I couldn’t wait to take my place at one of the tile-topped outdoor tables on a recent mild Sunday morning and sample it all. From the grilled cornbread slices to the perfectly seasoned Mexican home fries, there were no disappointments here.

The French toast ($9.95) is outrageous as a breakfast dish. Two slices of vanilla pound cake are soaked in a tart lime custard and then browned until the outside is just a bit on the crisp side. On top is a warm strawberry sauce which is perfectly balanced with sweet fruit. Small slices of fresh pineapple, mango and kiwi make a wonderful salsa. I admit this is dessert, but if brunch is to be a treat, this is the dish to have.
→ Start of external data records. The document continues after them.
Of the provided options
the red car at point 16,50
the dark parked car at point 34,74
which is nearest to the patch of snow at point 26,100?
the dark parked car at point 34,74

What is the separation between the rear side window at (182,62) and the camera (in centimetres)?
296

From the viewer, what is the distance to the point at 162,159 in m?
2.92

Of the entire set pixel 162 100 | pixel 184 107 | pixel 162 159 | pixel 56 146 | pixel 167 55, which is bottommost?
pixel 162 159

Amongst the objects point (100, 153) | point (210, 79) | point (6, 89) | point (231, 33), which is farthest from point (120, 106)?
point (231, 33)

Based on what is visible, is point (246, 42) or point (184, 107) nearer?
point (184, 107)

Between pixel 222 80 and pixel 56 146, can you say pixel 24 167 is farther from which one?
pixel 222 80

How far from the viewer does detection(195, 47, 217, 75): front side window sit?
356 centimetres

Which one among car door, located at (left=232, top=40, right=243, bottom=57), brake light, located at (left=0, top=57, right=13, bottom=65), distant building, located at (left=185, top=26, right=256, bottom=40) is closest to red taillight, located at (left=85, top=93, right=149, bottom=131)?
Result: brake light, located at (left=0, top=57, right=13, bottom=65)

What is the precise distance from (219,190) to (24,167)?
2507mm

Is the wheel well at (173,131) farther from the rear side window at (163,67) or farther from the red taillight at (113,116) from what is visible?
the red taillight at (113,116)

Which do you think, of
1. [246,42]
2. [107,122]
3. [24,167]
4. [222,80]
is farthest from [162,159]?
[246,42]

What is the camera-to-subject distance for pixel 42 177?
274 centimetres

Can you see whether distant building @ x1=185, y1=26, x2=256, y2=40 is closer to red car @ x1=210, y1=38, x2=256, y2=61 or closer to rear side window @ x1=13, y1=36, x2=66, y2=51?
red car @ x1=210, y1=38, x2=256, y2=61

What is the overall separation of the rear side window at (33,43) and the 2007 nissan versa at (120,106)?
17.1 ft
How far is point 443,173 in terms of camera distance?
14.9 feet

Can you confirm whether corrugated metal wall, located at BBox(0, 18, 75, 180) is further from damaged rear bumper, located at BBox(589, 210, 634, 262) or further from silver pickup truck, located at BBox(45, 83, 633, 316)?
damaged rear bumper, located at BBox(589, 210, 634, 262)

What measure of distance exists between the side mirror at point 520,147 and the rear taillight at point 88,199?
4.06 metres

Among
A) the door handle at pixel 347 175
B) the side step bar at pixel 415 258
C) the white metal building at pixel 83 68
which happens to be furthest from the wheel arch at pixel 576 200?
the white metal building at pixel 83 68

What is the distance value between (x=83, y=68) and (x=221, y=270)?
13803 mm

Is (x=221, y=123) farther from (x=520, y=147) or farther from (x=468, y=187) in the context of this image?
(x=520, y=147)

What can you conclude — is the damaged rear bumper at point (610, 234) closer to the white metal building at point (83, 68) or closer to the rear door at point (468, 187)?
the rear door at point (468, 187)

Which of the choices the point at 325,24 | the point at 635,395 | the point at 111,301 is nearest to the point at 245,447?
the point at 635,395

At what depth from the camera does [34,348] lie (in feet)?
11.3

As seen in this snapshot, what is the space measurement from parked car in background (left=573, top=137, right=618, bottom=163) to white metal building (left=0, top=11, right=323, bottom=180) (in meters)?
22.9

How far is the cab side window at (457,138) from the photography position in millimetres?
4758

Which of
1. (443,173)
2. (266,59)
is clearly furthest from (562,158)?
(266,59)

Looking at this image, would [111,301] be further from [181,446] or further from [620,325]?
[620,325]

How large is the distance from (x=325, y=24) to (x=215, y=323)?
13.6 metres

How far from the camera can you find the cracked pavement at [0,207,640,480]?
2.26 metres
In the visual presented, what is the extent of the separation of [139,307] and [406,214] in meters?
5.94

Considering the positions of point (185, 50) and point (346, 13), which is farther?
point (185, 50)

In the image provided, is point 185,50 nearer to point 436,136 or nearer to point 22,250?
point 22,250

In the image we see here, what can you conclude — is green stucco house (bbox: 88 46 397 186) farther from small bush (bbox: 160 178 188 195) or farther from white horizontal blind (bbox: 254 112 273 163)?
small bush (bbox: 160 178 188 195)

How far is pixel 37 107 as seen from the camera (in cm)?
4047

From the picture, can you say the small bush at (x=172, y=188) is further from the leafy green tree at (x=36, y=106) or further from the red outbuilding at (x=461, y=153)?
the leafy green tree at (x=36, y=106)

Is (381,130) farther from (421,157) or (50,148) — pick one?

The Mexican goat cheese omelet ($7.95) offers heat if that’s what you’re craving. With both goat and Monterey Jack cheeses and three eggs, this omelet gets its oomph from pico de gallo, the relish made with chopped cilantro, tomato, lime and jalapeno. The first bite started out mild and the second bite offered a bit of heat. By the time you reach the middle you’ve surely bitten into a jalapeno but as my companion said, “It didn’t make me cry.”

The accompanying Mexican home fries ($2.95 as a side dish) were delightfully seasoned with everything on our table including the spicy chorizo sausage with its flavor provided by garlic and chili powder. In an interview after the brunch, Jaime Gaviria, an owner, said cumin, cilantro and chiles all add to the flavor of these excellent home fries.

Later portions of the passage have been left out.